Sometimes, everything I’ve been through as a single parent raising two children, one of whom is very disabled, hits me hard.

Usually, it happens when I see another parent wielding a wheelchair with a child in it, or when I see one of those videos that circulates now and again about some parent’s amazing struggle with a child who is ill or disabled.

I never shared any of my stories.

Instead, I was in the trenches alone, not wanting anyone to feel sorry for me, not wanting to appear weak or incapable, not willing to ask for help.

And then now, years later, I will suddenly come across that picture, the picture of my youngest son when he was born.

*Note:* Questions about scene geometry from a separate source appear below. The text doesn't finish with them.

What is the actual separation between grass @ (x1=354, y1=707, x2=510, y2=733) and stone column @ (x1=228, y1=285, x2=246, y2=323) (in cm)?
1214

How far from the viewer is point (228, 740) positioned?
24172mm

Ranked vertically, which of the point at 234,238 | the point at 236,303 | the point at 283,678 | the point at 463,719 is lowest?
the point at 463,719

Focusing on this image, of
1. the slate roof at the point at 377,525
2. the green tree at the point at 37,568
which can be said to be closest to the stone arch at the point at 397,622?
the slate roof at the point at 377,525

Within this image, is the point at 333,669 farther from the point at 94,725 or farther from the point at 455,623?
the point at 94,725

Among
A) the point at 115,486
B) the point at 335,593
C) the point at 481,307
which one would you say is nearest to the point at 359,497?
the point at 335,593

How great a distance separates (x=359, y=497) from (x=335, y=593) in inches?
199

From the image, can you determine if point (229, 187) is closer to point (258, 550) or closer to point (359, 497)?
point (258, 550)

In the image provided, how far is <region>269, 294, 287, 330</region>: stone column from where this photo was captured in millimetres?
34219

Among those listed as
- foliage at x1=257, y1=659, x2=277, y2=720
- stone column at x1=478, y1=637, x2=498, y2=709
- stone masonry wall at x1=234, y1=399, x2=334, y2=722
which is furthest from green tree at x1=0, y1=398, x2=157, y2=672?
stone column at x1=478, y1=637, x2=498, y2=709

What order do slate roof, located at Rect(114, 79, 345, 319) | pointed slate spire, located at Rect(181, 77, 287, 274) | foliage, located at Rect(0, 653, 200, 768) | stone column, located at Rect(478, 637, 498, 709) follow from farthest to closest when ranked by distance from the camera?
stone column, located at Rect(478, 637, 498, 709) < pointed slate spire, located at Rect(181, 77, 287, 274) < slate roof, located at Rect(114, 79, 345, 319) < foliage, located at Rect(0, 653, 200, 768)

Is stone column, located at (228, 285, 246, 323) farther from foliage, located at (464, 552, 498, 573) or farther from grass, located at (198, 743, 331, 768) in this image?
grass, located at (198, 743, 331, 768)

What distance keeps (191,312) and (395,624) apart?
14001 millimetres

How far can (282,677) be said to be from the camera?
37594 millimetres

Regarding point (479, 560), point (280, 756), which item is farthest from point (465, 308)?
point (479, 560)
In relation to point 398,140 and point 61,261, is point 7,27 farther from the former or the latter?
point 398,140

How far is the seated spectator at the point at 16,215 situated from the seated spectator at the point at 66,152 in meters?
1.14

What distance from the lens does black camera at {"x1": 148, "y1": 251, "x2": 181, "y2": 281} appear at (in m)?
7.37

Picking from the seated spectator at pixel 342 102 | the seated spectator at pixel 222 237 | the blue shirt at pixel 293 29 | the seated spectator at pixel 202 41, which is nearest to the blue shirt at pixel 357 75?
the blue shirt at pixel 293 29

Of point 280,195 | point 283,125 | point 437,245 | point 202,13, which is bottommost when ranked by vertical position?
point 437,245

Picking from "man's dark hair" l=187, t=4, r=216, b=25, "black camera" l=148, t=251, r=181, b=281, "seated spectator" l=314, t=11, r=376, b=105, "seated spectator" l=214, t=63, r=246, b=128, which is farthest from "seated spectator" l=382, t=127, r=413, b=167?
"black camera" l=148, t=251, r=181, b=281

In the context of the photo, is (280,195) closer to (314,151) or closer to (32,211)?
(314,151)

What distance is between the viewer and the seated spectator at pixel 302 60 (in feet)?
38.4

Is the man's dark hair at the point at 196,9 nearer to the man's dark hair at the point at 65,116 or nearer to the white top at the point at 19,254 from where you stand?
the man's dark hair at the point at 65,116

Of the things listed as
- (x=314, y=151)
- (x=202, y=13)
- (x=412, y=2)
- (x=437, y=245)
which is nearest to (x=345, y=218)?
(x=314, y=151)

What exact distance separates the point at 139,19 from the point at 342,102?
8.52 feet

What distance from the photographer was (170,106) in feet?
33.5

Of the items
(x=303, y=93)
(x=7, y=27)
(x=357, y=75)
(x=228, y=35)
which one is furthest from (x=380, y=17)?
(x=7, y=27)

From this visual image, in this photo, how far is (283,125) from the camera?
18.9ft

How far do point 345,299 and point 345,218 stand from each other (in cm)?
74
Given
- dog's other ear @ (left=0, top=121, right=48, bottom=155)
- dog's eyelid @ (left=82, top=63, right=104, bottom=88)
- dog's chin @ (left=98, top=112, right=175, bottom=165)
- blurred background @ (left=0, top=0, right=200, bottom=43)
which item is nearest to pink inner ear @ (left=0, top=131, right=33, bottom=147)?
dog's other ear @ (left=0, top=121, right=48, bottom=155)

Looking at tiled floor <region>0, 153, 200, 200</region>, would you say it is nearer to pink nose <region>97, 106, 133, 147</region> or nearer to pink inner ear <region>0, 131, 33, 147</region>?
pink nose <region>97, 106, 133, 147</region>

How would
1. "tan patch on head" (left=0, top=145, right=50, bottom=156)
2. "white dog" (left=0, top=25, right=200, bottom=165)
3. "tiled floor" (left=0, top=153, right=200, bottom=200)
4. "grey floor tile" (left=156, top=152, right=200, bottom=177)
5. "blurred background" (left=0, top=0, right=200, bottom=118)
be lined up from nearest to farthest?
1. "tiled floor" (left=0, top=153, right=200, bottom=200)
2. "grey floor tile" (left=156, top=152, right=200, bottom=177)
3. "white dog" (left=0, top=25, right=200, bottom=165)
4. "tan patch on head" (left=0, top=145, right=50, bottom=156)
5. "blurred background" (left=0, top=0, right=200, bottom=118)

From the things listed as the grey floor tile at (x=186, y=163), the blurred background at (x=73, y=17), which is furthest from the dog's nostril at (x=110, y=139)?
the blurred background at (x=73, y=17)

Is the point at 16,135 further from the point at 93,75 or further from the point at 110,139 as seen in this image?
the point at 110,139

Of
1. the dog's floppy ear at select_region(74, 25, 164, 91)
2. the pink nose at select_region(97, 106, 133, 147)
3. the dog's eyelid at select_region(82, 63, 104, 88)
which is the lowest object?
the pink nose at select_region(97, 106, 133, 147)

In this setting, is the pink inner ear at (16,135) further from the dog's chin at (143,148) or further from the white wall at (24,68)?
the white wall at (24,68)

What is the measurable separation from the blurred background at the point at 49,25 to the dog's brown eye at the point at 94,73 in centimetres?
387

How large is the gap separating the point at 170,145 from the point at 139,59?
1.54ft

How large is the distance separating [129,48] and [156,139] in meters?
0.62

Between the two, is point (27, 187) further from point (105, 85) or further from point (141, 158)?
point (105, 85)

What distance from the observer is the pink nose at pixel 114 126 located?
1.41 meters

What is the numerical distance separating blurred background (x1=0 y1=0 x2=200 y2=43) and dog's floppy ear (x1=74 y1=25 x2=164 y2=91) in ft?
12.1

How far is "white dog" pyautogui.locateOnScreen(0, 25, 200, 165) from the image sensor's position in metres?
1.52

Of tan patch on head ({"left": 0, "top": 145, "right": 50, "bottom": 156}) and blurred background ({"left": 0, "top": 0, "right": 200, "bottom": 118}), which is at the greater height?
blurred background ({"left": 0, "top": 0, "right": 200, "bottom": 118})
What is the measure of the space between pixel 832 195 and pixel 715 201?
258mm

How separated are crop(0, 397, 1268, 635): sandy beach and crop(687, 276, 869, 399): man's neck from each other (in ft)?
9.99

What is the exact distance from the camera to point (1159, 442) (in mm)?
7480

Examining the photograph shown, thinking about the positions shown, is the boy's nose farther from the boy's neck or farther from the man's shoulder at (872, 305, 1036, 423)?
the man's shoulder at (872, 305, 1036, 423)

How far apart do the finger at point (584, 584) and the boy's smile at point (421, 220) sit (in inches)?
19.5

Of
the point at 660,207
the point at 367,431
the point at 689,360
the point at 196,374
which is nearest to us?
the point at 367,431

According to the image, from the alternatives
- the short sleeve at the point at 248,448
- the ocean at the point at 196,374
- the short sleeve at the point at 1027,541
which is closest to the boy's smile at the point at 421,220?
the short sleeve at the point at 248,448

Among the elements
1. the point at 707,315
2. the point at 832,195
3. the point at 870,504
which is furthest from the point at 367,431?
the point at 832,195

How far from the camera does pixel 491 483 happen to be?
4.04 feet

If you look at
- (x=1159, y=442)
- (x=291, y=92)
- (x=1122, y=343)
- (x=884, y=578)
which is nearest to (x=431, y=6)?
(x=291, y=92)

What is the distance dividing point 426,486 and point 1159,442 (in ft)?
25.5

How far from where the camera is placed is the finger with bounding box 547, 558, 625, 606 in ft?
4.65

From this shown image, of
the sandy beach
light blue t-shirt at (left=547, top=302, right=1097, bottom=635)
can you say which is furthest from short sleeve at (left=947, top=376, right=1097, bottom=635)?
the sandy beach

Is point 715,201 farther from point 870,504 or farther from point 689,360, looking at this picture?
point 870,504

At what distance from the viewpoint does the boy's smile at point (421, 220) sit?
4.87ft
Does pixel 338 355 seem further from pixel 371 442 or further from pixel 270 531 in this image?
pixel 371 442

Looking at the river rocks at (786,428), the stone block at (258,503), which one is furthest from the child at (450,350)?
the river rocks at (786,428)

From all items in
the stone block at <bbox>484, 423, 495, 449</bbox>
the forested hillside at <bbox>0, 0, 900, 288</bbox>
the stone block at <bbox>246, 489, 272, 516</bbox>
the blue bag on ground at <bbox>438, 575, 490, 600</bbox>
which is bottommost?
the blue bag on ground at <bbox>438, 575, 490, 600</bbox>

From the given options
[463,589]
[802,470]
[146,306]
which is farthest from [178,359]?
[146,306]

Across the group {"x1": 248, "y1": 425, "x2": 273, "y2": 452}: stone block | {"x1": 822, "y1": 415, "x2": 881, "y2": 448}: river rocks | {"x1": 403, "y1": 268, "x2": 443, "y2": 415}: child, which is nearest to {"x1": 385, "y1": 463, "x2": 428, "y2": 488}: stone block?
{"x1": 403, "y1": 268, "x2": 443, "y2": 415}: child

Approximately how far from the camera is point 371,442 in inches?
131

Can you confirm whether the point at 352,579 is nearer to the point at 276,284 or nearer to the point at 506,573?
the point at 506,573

And I realize that holding it all in accomplished nothing. Helped no one.

He was premature, so tiny, and completely covered in tubes and wires. All I wanted to do was hold him. Something I so took for granted with my first child: the ability to hold my new baby.

But I wasn’t allowed to hold him.

Although I didn’t fully understand it at the time, he was in grave danger, as his brain had been without oxygen long enough that it was at risk of bleeding.

And bleed, it did, so much in fact that my baby, who looked so normal, so beautiful, in spite of being small, would never stand, walk, feed himself, go to the bathroom on his own, or speak a complete sentence.

It has been nearly 16 years since that day, and as I write this, the pain is as fresh and raw as it was that day.

Things unraveled quickly after that, and I soon found myself alone with these two beautiful children, trying to raise them. And raise them well.

I hurt deeply for my youngest child, but also for the older one, who gave up so much. Not only did he not have a little brother who couldn’t play with him or connect with him in any of the ways he might’ve hoped, but he lost some of the depth of his connection with me.

We had been, and still are, very close, but I was suddenly in the trenches with a child who could do nothing on his own, who had seizures, and who was followed in seven or eight different clinics, had doctor appointments nearly every week. It was next to impossible to find someone capable of taking care of a child with disabilities this extensive, and then there was this business of working full-time in order to provide us with a home, medical benefits, and the accolades of everyday life.

We couldn’t have a “normal” life like he might have wanted. Vacations? Impossible. We tried, but mostly it did not work out well. A simple trip to the movies? Even that couldn’t be done.

Instead, I would have to wake him from a dead sleep in the middle of the night so that he could go to the emergency room with us, as I wouldn’t leave him alone. He would sleepily pile into the back of the car and off we would rush to the emergency room, where at one point, nearly everyone in there knew me by name. Our family outing.

I virtually never slept, and I was so tired that I didn’t even know what it would feel like not to be.

At the same time, I was working with a psychologist and spiritual practitioners to try to work through the horrible sense of guilt I was mired in. While I knew intellectually that I had not caused this horrible thing to happen, I somehow felt responsible.

Isn’t a mother supposed to protect us from all things horrible?

I wanted to be a mother who could do that for both of my children. I wanted it more than anything.

And it was a pointless hope, a waste of time.

And now I sit here, the day before my oldest son’s 19th birthday, thinking of how much has happened in his life, in my life, in our lives. He is off at college now, though he is on his way home for his birthday weekend. We have some wonderful activities planned for him this weekend, things he will enjoy, though sleeping in his own bed with his cat will probably outrank everything else.

And even though I know it’s unreasonable and impossible, even though I know that the hardships we face in life carve us into more interesting and capable people, I still want to take away every pain he’s ever had.

I want to give him back the childhood he never had.

Ridiculous, I know, but there it is.

Instead, I am supporting him to head off in his own direction, reach for his dreams, and not to hold back. I am amazed by his resilience, his keen intellect, his incredible depth of self-perception, his unbounded potential.

Shitty, horrible things happen to all of us. They just do.

What feels right for me now is to share my story, the story that has been silenced for so long. Keeping it inside has not done anyone any good, least of all, me.

Really, we are all in the trenches together. Our stories help each other. Our connections with people who care help us. And help them. Most often, the ways we touch each other are not even fully known.

They’re sort of magical in that way.